Leshin et al. (1981) showed that a similar lesion exists in the henny feathering trait of Sebright Bantam chickens. Further, they concluded that this trait results from a regulatory mutation affecting aromatase activity ( Leshin et al., 1981). George et al. (1990) showed that the henny feathering trait in the Golden Campine chicken is identical to that in the Sebright Bantam; indeed, it may be the same gene, the trait in the Campine having been derived from the Sebright. In the chicken the trait behaves as an incomplete dominant; heterozygotes express half the levels of extraglandular aromatase as do homozygotes on average.

Fisher et al. (1998) generated mice lacking functional aromatase enzyme by targeted disruption of the cyp19 gene. Male and female knockout mice were born with the expected mendelian frequency from F1 parents and grew to adulthood. At 9 weeks of age, female knockout mice displayed underdeveloped external genitalia and uteri. Ovaries contained numerous follicles with abundant granulosa cells and evidence of antrum formation that appeared arrested before ovulation. No corpora lutea were present. Additionally, the stroma were hyperplastic with structures that appeared to be atretic follicles. Development of the mammary glands approximated that of prepubertal females. Male mice of the same age showed essentially normal internal anatomy, but the male accessory sex glands were enlarged because of increased content of secreted material. The testes appeared normal. Male knockout mice were capable of breeding and produced litters of approximately average size. Whereas serum estradiol levels were at the limit of detection, testosterone levels were elevated, as were the levels of follicle-stimulating hormone and luteinizing hormone (see 152780).
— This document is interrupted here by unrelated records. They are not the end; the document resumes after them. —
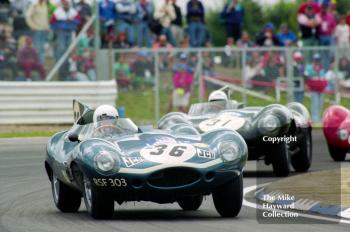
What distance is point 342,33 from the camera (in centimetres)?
2869

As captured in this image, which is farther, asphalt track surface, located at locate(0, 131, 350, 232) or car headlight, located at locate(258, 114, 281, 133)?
car headlight, located at locate(258, 114, 281, 133)

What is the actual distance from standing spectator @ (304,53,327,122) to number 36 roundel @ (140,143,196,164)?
16.7 m

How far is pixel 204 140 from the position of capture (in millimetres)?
10930

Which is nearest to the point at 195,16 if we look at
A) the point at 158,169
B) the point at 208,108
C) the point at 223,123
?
the point at 208,108

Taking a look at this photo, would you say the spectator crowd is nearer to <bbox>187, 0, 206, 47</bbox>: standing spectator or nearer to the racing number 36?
<bbox>187, 0, 206, 47</bbox>: standing spectator

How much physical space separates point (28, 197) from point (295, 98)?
556 inches

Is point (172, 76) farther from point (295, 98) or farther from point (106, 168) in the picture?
point (106, 168)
The phenotype of these animals differed markedly from that of the previously reported estrogen receptor knockout mice in which the estrogen receptor-alpha (ESR1; 133430) was deleted by targeted disruption.

Robertson et al. (1999) investigated spermatogenesis in mice that lack aromatase because of the targeted disruption of the cyp19 gene. Male mice deficient in aromatase were initially fertile but developed progressive infertility, until their ability to sire pups was severely impaired. The mice deficient in aromatase developed disruptions to spermatogenesis between 4.5 months and 1 year, despite no decreases in gonadotropins or androgens. Spermatogenesis primarily was arrested at early spermiogenic stages, as characterized by an increase in apoptosis and the appearance of multinucleated cells, and there was a significant reduction in round and elongated spermatids, but no changes in Sertoli cells or early germ cells. In addition, Leydig cell hyperplasia/hypertrophy was evident, presumably as a consequence of increased circulating luteinizing hormone. The findings indicated that local expression of aromatase is essential for spermatogenesis and provided evidence for a direct action of estrogen on male germ cell development and thus fertility.

Aromatase knockout (ArKO) mice, lacking a functional Cyp19 gene, cannot synthesize endogenous estrogens. Jones et al. (2000) examined the adipose deposits of male and female ArKO mice, observing that these animal progressively accumulated significantly more intraabdominal adipose tissue than their wildtype littermates, reflected in increased adipocyte volume at gonadal and infrarenal sites. This increased adiposity was not due to hyperphagia or reduced resting energy expenditure, but was associated with reduced spontaneous physical activity levels, reduced glucose oxidation, and a decrease in lean body mass. A striking accumulation of lipid droplets was observed in the livers of ArKO animals. The findings demonstrated an important role for estrogen in the maintenance of lipid homeostasis in both males and females. Along the same lines, Heine et al. (2000) studied male and female Esr1 knockout mice and found that signaling by this receptor is critical in female and male white adipose tissue. Obesity in the males involved a mechanism of reduced energy expenditure rather than increased energy intake.

Bulun (1996) described a possible animal model of aromatase deficiency in spotted hyenas.